Tenemos que comprender que entre los factores que han acelerado notablemente la pérdida de la calidad de nuestras instituciones figuran a la cabeza la falta de leyes, su escasa calidad, pero también, y fundamentalmente, la creciente pérdida de centralidad de la ley en nuestro entramado institucional, en beneficio de un activismo gubernamental excluyente y sobreactuado. Cada vez que el Gobernador de la Provincia toma decisiones, supuesta y directamente amparadas en la Constitución, y solo en ella, se elude y se posterga a la ley y al Poder Legislativo, sin que este haga nada por remediarlo.
El Gobernador de la Provincia no puede regular a su antojo los derechos fundamentales y los no fundamentales y hacerlo en desmedro de la ley, sea por ausencia o por insuficiencia de esta. Son comportamientos como estos, justamente, los que nos abocan a un escenario de concentración de poder que juzgamos intolerable.

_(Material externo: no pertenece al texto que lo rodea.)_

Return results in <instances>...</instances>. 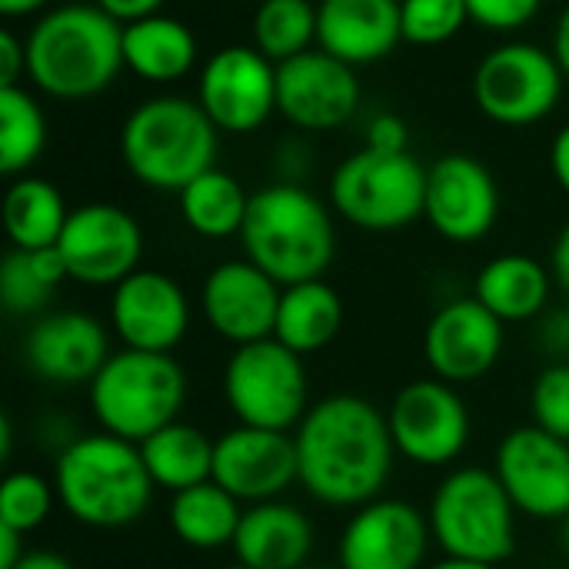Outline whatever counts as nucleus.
<instances>
[{"mask_svg":"<svg viewBox=\"0 0 569 569\" xmlns=\"http://www.w3.org/2000/svg\"><path fill=\"white\" fill-rule=\"evenodd\" d=\"M563 80L550 50L537 43H503L477 63L473 100L493 123L527 127L553 113Z\"/></svg>","mask_w":569,"mask_h":569,"instance_id":"10","label":"nucleus"},{"mask_svg":"<svg viewBox=\"0 0 569 569\" xmlns=\"http://www.w3.org/2000/svg\"><path fill=\"white\" fill-rule=\"evenodd\" d=\"M70 280L67 263L57 247L47 250H10L0 263V300L13 317L40 313L57 287Z\"/></svg>","mask_w":569,"mask_h":569,"instance_id":"32","label":"nucleus"},{"mask_svg":"<svg viewBox=\"0 0 569 569\" xmlns=\"http://www.w3.org/2000/svg\"><path fill=\"white\" fill-rule=\"evenodd\" d=\"M20 73H27V47L3 30L0 33V87H17Z\"/></svg>","mask_w":569,"mask_h":569,"instance_id":"40","label":"nucleus"},{"mask_svg":"<svg viewBox=\"0 0 569 569\" xmlns=\"http://www.w3.org/2000/svg\"><path fill=\"white\" fill-rule=\"evenodd\" d=\"M300 487L323 507L360 510L380 500L393 473V437L387 413L357 393L310 403L293 430Z\"/></svg>","mask_w":569,"mask_h":569,"instance_id":"1","label":"nucleus"},{"mask_svg":"<svg viewBox=\"0 0 569 569\" xmlns=\"http://www.w3.org/2000/svg\"><path fill=\"white\" fill-rule=\"evenodd\" d=\"M43 147L47 120L37 100L20 87H0V173H23L37 163Z\"/></svg>","mask_w":569,"mask_h":569,"instance_id":"34","label":"nucleus"},{"mask_svg":"<svg viewBox=\"0 0 569 569\" xmlns=\"http://www.w3.org/2000/svg\"><path fill=\"white\" fill-rule=\"evenodd\" d=\"M550 167H553L557 183L569 193V123L557 133V140L550 147Z\"/></svg>","mask_w":569,"mask_h":569,"instance_id":"43","label":"nucleus"},{"mask_svg":"<svg viewBox=\"0 0 569 569\" xmlns=\"http://www.w3.org/2000/svg\"><path fill=\"white\" fill-rule=\"evenodd\" d=\"M23 47L30 80L57 100L97 97L127 67L123 27L97 3H67L43 13Z\"/></svg>","mask_w":569,"mask_h":569,"instance_id":"3","label":"nucleus"},{"mask_svg":"<svg viewBox=\"0 0 569 569\" xmlns=\"http://www.w3.org/2000/svg\"><path fill=\"white\" fill-rule=\"evenodd\" d=\"M333 210L360 230L387 233L410 227L427 210V170L417 157L357 150L330 177Z\"/></svg>","mask_w":569,"mask_h":569,"instance_id":"8","label":"nucleus"},{"mask_svg":"<svg viewBox=\"0 0 569 569\" xmlns=\"http://www.w3.org/2000/svg\"><path fill=\"white\" fill-rule=\"evenodd\" d=\"M167 520L183 547L220 550V547H233V537L243 520V503L233 493H227L217 480H207L173 493Z\"/></svg>","mask_w":569,"mask_h":569,"instance_id":"28","label":"nucleus"},{"mask_svg":"<svg viewBox=\"0 0 569 569\" xmlns=\"http://www.w3.org/2000/svg\"><path fill=\"white\" fill-rule=\"evenodd\" d=\"M227 569H250L247 563H233V567H227Z\"/></svg>","mask_w":569,"mask_h":569,"instance_id":"52","label":"nucleus"},{"mask_svg":"<svg viewBox=\"0 0 569 569\" xmlns=\"http://www.w3.org/2000/svg\"><path fill=\"white\" fill-rule=\"evenodd\" d=\"M360 107V80L327 50H307L277 67V110L300 130H337Z\"/></svg>","mask_w":569,"mask_h":569,"instance_id":"18","label":"nucleus"},{"mask_svg":"<svg viewBox=\"0 0 569 569\" xmlns=\"http://www.w3.org/2000/svg\"><path fill=\"white\" fill-rule=\"evenodd\" d=\"M67 217L70 210L63 203V193L40 177H20L3 197V230L17 250L57 247Z\"/></svg>","mask_w":569,"mask_h":569,"instance_id":"30","label":"nucleus"},{"mask_svg":"<svg viewBox=\"0 0 569 569\" xmlns=\"http://www.w3.org/2000/svg\"><path fill=\"white\" fill-rule=\"evenodd\" d=\"M57 500V487L33 470H13L0 483V527L17 533H33L47 523Z\"/></svg>","mask_w":569,"mask_h":569,"instance_id":"35","label":"nucleus"},{"mask_svg":"<svg viewBox=\"0 0 569 569\" xmlns=\"http://www.w3.org/2000/svg\"><path fill=\"white\" fill-rule=\"evenodd\" d=\"M70 280L83 287H117L140 270L143 230L117 203H83L70 210L57 240Z\"/></svg>","mask_w":569,"mask_h":569,"instance_id":"12","label":"nucleus"},{"mask_svg":"<svg viewBox=\"0 0 569 569\" xmlns=\"http://www.w3.org/2000/svg\"><path fill=\"white\" fill-rule=\"evenodd\" d=\"M283 287L250 260L213 267L200 287V310L217 337L233 347L273 337Z\"/></svg>","mask_w":569,"mask_h":569,"instance_id":"19","label":"nucleus"},{"mask_svg":"<svg viewBox=\"0 0 569 569\" xmlns=\"http://www.w3.org/2000/svg\"><path fill=\"white\" fill-rule=\"evenodd\" d=\"M367 147L380 153H407L410 130L397 113H377L367 127Z\"/></svg>","mask_w":569,"mask_h":569,"instance_id":"39","label":"nucleus"},{"mask_svg":"<svg viewBox=\"0 0 569 569\" xmlns=\"http://www.w3.org/2000/svg\"><path fill=\"white\" fill-rule=\"evenodd\" d=\"M250 210L247 190L227 170H207L180 190V213L187 227L207 240H227L243 230Z\"/></svg>","mask_w":569,"mask_h":569,"instance_id":"31","label":"nucleus"},{"mask_svg":"<svg viewBox=\"0 0 569 569\" xmlns=\"http://www.w3.org/2000/svg\"><path fill=\"white\" fill-rule=\"evenodd\" d=\"M303 569H340V567H303Z\"/></svg>","mask_w":569,"mask_h":569,"instance_id":"53","label":"nucleus"},{"mask_svg":"<svg viewBox=\"0 0 569 569\" xmlns=\"http://www.w3.org/2000/svg\"><path fill=\"white\" fill-rule=\"evenodd\" d=\"M493 473L510 493L513 507L533 520H567L569 517V443L540 430H510L493 460Z\"/></svg>","mask_w":569,"mask_h":569,"instance_id":"13","label":"nucleus"},{"mask_svg":"<svg viewBox=\"0 0 569 569\" xmlns=\"http://www.w3.org/2000/svg\"><path fill=\"white\" fill-rule=\"evenodd\" d=\"M310 550L313 527L307 513L283 500L247 507L233 537L237 563H247L250 569H303Z\"/></svg>","mask_w":569,"mask_h":569,"instance_id":"24","label":"nucleus"},{"mask_svg":"<svg viewBox=\"0 0 569 569\" xmlns=\"http://www.w3.org/2000/svg\"><path fill=\"white\" fill-rule=\"evenodd\" d=\"M430 227L450 243L483 240L500 217V190L493 173L470 153H447L427 170Z\"/></svg>","mask_w":569,"mask_h":569,"instance_id":"17","label":"nucleus"},{"mask_svg":"<svg viewBox=\"0 0 569 569\" xmlns=\"http://www.w3.org/2000/svg\"><path fill=\"white\" fill-rule=\"evenodd\" d=\"M123 63L147 83H173L197 63V37L177 17H143L123 27Z\"/></svg>","mask_w":569,"mask_h":569,"instance_id":"26","label":"nucleus"},{"mask_svg":"<svg viewBox=\"0 0 569 569\" xmlns=\"http://www.w3.org/2000/svg\"><path fill=\"white\" fill-rule=\"evenodd\" d=\"M543 0H467L470 20H477L487 30L497 33H510L527 27L537 13H540Z\"/></svg>","mask_w":569,"mask_h":569,"instance_id":"38","label":"nucleus"},{"mask_svg":"<svg viewBox=\"0 0 569 569\" xmlns=\"http://www.w3.org/2000/svg\"><path fill=\"white\" fill-rule=\"evenodd\" d=\"M403 40L400 0H320L317 43L357 67L383 60Z\"/></svg>","mask_w":569,"mask_h":569,"instance_id":"23","label":"nucleus"},{"mask_svg":"<svg viewBox=\"0 0 569 569\" xmlns=\"http://www.w3.org/2000/svg\"><path fill=\"white\" fill-rule=\"evenodd\" d=\"M343 327V300L327 280L283 287L273 337L293 353L307 357L337 340Z\"/></svg>","mask_w":569,"mask_h":569,"instance_id":"27","label":"nucleus"},{"mask_svg":"<svg viewBox=\"0 0 569 569\" xmlns=\"http://www.w3.org/2000/svg\"><path fill=\"white\" fill-rule=\"evenodd\" d=\"M553 57L563 70V77L569 80V7L567 13L560 17V27H557V37H553Z\"/></svg>","mask_w":569,"mask_h":569,"instance_id":"47","label":"nucleus"},{"mask_svg":"<svg viewBox=\"0 0 569 569\" xmlns=\"http://www.w3.org/2000/svg\"><path fill=\"white\" fill-rule=\"evenodd\" d=\"M23 360L40 380L53 387H77V383L90 387V380L110 360L107 327L80 310L43 313L27 330Z\"/></svg>","mask_w":569,"mask_h":569,"instance_id":"22","label":"nucleus"},{"mask_svg":"<svg viewBox=\"0 0 569 569\" xmlns=\"http://www.w3.org/2000/svg\"><path fill=\"white\" fill-rule=\"evenodd\" d=\"M223 400L243 427L293 433L310 410L303 357L277 337L237 347L223 367Z\"/></svg>","mask_w":569,"mask_h":569,"instance_id":"9","label":"nucleus"},{"mask_svg":"<svg viewBox=\"0 0 569 569\" xmlns=\"http://www.w3.org/2000/svg\"><path fill=\"white\" fill-rule=\"evenodd\" d=\"M540 343L550 357H560V363L569 360V310H557L540 327Z\"/></svg>","mask_w":569,"mask_h":569,"instance_id":"41","label":"nucleus"},{"mask_svg":"<svg viewBox=\"0 0 569 569\" xmlns=\"http://www.w3.org/2000/svg\"><path fill=\"white\" fill-rule=\"evenodd\" d=\"M103 13H110L117 23H137L143 17H153L160 13V7L167 0H93Z\"/></svg>","mask_w":569,"mask_h":569,"instance_id":"42","label":"nucleus"},{"mask_svg":"<svg viewBox=\"0 0 569 569\" xmlns=\"http://www.w3.org/2000/svg\"><path fill=\"white\" fill-rule=\"evenodd\" d=\"M53 487L67 517L93 530L130 527L153 500V480L140 447L103 430L80 433L57 453Z\"/></svg>","mask_w":569,"mask_h":569,"instance_id":"2","label":"nucleus"},{"mask_svg":"<svg viewBox=\"0 0 569 569\" xmlns=\"http://www.w3.org/2000/svg\"><path fill=\"white\" fill-rule=\"evenodd\" d=\"M393 447L417 467H450L470 443V410L447 380H410L387 410Z\"/></svg>","mask_w":569,"mask_h":569,"instance_id":"11","label":"nucleus"},{"mask_svg":"<svg viewBox=\"0 0 569 569\" xmlns=\"http://www.w3.org/2000/svg\"><path fill=\"white\" fill-rule=\"evenodd\" d=\"M10 440H13V433H10V417H3V420H0V457H3V460H10Z\"/></svg>","mask_w":569,"mask_h":569,"instance_id":"50","label":"nucleus"},{"mask_svg":"<svg viewBox=\"0 0 569 569\" xmlns=\"http://www.w3.org/2000/svg\"><path fill=\"white\" fill-rule=\"evenodd\" d=\"M427 569H497L490 567V563H477V560H460V557H443L440 563H433V567Z\"/></svg>","mask_w":569,"mask_h":569,"instance_id":"49","label":"nucleus"},{"mask_svg":"<svg viewBox=\"0 0 569 569\" xmlns=\"http://www.w3.org/2000/svg\"><path fill=\"white\" fill-rule=\"evenodd\" d=\"M50 0H0V13L3 17H27L40 7H47Z\"/></svg>","mask_w":569,"mask_h":569,"instance_id":"48","label":"nucleus"},{"mask_svg":"<svg viewBox=\"0 0 569 569\" xmlns=\"http://www.w3.org/2000/svg\"><path fill=\"white\" fill-rule=\"evenodd\" d=\"M213 480L247 507L280 500L300 483L293 433L237 423L213 447Z\"/></svg>","mask_w":569,"mask_h":569,"instance_id":"16","label":"nucleus"},{"mask_svg":"<svg viewBox=\"0 0 569 569\" xmlns=\"http://www.w3.org/2000/svg\"><path fill=\"white\" fill-rule=\"evenodd\" d=\"M197 103L217 130L253 133L277 110V63L257 47H223L200 73Z\"/></svg>","mask_w":569,"mask_h":569,"instance_id":"14","label":"nucleus"},{"mask_svg":"<svg viewBox=\"0 0 569 569\" xmlns=\"http://www.w3.org/2000/svg\"><path fill=\"white\" fill-rule=\"evenodd\" d=\"M550 287H553V273L527 257V253H503L493 257L480 273H477V287L473 297L503 323H523L533 320L537 313H543L547 300H550Z\"/></svg>","mask_w":569,"mask_h":569,"instance_id":"25","label":"nucleus"},{"mask_svg":"<svg viewBox=\"0 0 569 569\" xmlns=\"http://www.w3.org/2000/svg\"><path fill=\"white\" fill-rule=\"evenodd\" d=\"M247 260L280 287L323 280L333 263L337 233L327 207L300 183H273L250 197L240 230Z\"/></svg>","mask_w":569,"mask_h":569,"instance_id":"4","label":"nucleus"},{"mask_svg":"<svg viewBox=\"0 0 569 569\" xmlns=\"http://www.w3.org/2000/svg\"><path fill=\"white\" fill-rule=\"evenodd\" d=\"M23 533L10 530V527H0V569H13L23 560Z\"/></svg>","mask_w":569,"mask_h":569,"instance_id":"45","label":"nucleus"},{"mask_svg":"<svg viewBox=\"0 0 569 569\" xmlns=\"http://www.w3.org/2000/svg\"><path fill=\"white\" fill-rule=\"evenodd\" d=\"M317 40V7L310 0H260L253 13V47L277 67L307 53Z\"/></svg>","mask_w":569,"mask_h":569,"instance_id":"33","label":"nucleus"},{"mask_svg":"<svg viewBox=\"0 0 569 569\" xmlns=\"http://www.w3.org/2000/svg\"><path fill=\"white\" fill-rule=\"evenodd\" d=\"M467 20V0H400L403 40L417 47H437L453 40Z\"/></svg>","mask_w":569,"mask_h":569,"instance_id":"36","label":"nucleus"},{"mask_svg":"<svg viewBox=\"0 0 569 569\" xmlns=\"http://www.w3.org/2000/svg\"><path fill=\"white\" fill-rule=\"evenodd\" d=\"M87 400L103 433L140 447L147 437L180 420L187 403V373L170 353L123 347L120 353H110L90 380Z\"/></svg>","mask_w":569,"mask_h":569,"instance_id":"6","label":"nucleus"},{"mask_svg":"<svg viewBox=\"0 0 569 569\" xmlns=\"http://www.w3.org/2000/svg\"><path fill=\"white\" fill-rule=\"evenodd\" d=\"M13 569H73L70 560H63L60 553H50V550H33V553H23V560Z\"/></svg>","mask_w":569,"mask_h":569,"instance_id":"46","label":"nucleus"},{"mask_svg":"<svg viewBox=\"0 0 569 569\" xmlns=\"http://www.w3.org/2000/svg\"><path fill=\"white\" fill-rule=\"evenodd\" d=\"M120 157L143 187L180 193L213 170L217 127L197 100L150 97L123 120Z\"/></svg>","mask_w":569,"mask_h":569,"instance_id":"5","label":"nucleus"},{"mask_svg":"<svg viewBox=\"0 0 569 569\" xmlns=\"http://www.w3.org/2000/svg\"><path fill=\"white\" fill-rule=\"evenodd\" d=\"M433 543L430 520L407 500L380 497L353 510L340 533V569H423Z\"/></svg>","mask_w":569,"mask_h":569,"instance_id":"15","label":"nucleus"},{"mask_svg":"<svg viewBox=\"0 0 569 569\" xmlns=\"http://www.w3.org/2000/svg\"><path fill=\"white\" fill-rule=\"evenodd\" d=\"M423 353L437 380L473 383L487 377L503 353V320L477 297L443 303L423 333Z\"/></svg>","mask_w":569,"mask_h":569,"instance_id":"20","label":"nucleus"},{"mask_svg":"<svg viewBox=\"0 0 569 569\" xmlns=\"http://www.w3.org/2000/svg\"><path fill=\"white\" fill-rule=\"evenodd\" d=\"M563 547H567V553H569V517L563 520Z\"/></svg>","mask_w":569,"mask_h":569,"instance_id":"51","label":"nucleus"},{"mask_svg":"<svg viewBox=\"0 0 569 569\" xmlns=\"http://www.w3.org/2000/svg\"><path fill=\"white\" fill-rule=\"evenodd\" d=\"M550 267H553V280L569 293V223L560 230V237H557V243H553Z\"/></svg>","mask_w":569,"mask_h":569,"instance_id":"44","label":"nucleus"},{"mask_svg":"<svg viewBox=\"0 0 569 569\" xmlns=\"http://www.w3.org/2000/svg\"><path fill=\"white\" fill-rule=\"evenodd\" d=\"M110 327L130 350L173 353L190 330V300L173 277L137 270L113 287Z\"/></svg>","mask_w":569,"mask_h":569,"instance_id":"21","label":"nucleus"},{"mask_svg":"<svg viewBox=\"0 0 569 569\" xmlns=\"http://www.w3.org/2000/svg\"><path fill=\"white\" fill-rule=\"evenodd\" d=\"M517 507L493 470L460 467L430 500V533L443 557L500 567L517 550Z\"/></svg>","mask_w":569,"mask_h":569,"instance_id":"7","label":"nucleus"},{"mask_svg":"<svg viewBox=\"0 0 569 569\" xmlns=\"http://www.w3.org/2000/svg\"><path fill=\"white\" fill-rule=\"evenodd\" d=\"M530 413L533 427L569 443V363H553L537 377L530 393Z\"/></svg>","mask_w":569,"mask_h":569,"instance_id":"37","label":"nucleus"},{"mask_svg":"<svg viewBox=\"0 0 569 569\" xmlns=\"http://www.w3.org/2000/svg\"><path fill=\"white\" fill-rule=\"evenodd\" d=\"M213 447L217 440H210L200 427L173 420L170 427L147 437L140 443V453L153 487L180 493L213 480Z\"/></svg>","mask_w":569,"mask_h":569,"instance_id":"29","label":"nucleus"}]
</instances>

Más tarde o más temprano, los salteños deberemos decidir si lo que conocemos por Poder Judicial es un poder del Estado, al igual que los otros dos, o si simplemente se trata de una autoridad. Esta es una decisión clave. Si nos decidimos por instaurar un Poder Judicial en toda regla, automáticamente tendremos que poner a salvo de la discrecionalidad de los jueces los poderes políticos que hoy la Constitución reconoce a sus órganos y encargar estas funciones a instituciones formal y sustancialmente independientes, para que la jurisdicción se despliegue como un auténtico poder de control de los otros poderes y que no se utilice la potestad de dirimir controversias individuales como una muleta de los órganos políticos.

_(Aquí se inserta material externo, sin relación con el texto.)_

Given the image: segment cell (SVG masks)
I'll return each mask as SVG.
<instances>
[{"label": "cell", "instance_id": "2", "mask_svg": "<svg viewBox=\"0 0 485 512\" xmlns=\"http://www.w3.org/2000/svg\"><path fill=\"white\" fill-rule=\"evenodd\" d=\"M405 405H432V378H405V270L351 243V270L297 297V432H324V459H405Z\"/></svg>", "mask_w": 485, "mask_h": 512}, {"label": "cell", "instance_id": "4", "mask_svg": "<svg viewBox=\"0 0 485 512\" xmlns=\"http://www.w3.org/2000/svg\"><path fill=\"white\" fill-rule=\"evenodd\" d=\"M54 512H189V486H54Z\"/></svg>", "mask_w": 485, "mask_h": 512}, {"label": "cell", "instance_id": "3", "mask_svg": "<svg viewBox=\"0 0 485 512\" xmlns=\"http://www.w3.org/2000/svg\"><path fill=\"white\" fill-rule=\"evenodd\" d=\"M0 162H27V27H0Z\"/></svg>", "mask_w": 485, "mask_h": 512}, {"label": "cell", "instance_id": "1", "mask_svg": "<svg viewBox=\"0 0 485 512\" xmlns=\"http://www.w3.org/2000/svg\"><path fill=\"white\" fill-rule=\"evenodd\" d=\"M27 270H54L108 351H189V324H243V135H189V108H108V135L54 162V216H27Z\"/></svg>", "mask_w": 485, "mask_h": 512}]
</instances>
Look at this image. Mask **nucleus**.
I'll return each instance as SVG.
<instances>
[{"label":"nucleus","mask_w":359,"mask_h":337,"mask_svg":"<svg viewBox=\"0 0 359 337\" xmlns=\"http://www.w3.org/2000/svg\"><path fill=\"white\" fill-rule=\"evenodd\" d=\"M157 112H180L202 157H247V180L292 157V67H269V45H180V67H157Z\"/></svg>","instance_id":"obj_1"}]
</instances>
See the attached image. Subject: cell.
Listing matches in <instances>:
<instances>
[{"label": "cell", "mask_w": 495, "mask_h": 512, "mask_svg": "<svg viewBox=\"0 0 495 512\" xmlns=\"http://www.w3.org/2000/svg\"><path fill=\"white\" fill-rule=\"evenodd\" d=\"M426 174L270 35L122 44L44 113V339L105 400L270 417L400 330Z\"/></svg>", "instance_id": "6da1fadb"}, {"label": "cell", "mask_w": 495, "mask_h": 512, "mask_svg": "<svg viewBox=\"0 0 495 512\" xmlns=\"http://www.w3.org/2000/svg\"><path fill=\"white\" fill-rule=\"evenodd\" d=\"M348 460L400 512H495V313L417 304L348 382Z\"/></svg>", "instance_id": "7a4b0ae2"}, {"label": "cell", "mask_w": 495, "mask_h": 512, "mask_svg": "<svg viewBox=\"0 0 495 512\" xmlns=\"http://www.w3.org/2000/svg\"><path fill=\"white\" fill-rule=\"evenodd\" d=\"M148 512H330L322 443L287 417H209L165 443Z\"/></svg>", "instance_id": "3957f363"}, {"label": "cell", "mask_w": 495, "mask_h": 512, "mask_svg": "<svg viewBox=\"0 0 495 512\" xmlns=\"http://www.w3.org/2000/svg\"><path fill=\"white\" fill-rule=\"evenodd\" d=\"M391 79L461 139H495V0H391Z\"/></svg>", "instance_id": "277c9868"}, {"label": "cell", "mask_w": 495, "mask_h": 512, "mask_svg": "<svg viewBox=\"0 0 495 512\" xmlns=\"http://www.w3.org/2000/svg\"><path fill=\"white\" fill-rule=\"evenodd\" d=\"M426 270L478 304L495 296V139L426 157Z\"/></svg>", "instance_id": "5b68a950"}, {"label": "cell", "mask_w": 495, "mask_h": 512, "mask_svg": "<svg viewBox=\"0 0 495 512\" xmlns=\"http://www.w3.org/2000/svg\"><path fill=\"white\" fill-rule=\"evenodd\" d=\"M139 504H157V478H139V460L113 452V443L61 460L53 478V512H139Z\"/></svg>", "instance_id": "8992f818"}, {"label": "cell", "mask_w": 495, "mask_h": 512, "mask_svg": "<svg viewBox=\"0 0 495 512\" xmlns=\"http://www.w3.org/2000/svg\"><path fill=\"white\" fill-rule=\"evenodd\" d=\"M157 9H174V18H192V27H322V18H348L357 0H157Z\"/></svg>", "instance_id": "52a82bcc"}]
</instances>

En otras palabras, que hay que repartir las competencias que hoy ejerce la Corte de Justicia provincial en cinco órganos diferentes, independientes entre sí y sujetos a controles eficientes y efectivos. Y evitar, en la medida de lo posible, el impresentable despliegue de poder territorial que hoy se intenta concretar con la ley que regula la justicia de paz en territorios en donde no hay ni gallinas para robar. Son todas estas cuestiones que requieren no solo de práctica sino de una reforma constitucional en toda regla.
Pero la urgencia de esta reforma está condicionada por la actitud que muestren los interesados: Si se empeñan en seguir acumulando poder en desmedro de las libertades cívicas y en favor del poder político coyuntural, la reforma será necesariamente más urgente. Si, por el contrario, demuestran que son capaces de controlar su propio apetito de poder, la reforma puede esperar todavía algunos años.
Es casi imposible agotar en un artículo de estas características todos los temas que aparecen vinculados con una reforma constitucional. Lo más importante, por el momento, es retener que para embarcarnos en una aventura institucional de esta envergadura hay que tener algunas cosas claras, además de la «voluntad de hierro» de reformar, solo porque lo hemos hecho antes y porque sabemos cómo se hace. Es necesario discutir por qué y para qué queremos reformar, antes de saber cuándo y cómo vamos a hacerlo.
Cualquier intento de lanzar un proceso de reforma sin haber agotado racionalmente la discusión del por qué y el para qué, hará que la reforma nazca sospechosa de ser una operación, bien para beneficiar a una parcialidad, bien para poner obstáculos a otra. No necesitamos una reforma útil para unos pocos o castradora de otros tantos. Necesitamos una Constitución que sirva para todos, del modo más ecuánime posible. Pero lograr un producto así no es tarea fácil como algunos pretenden hacernos creer.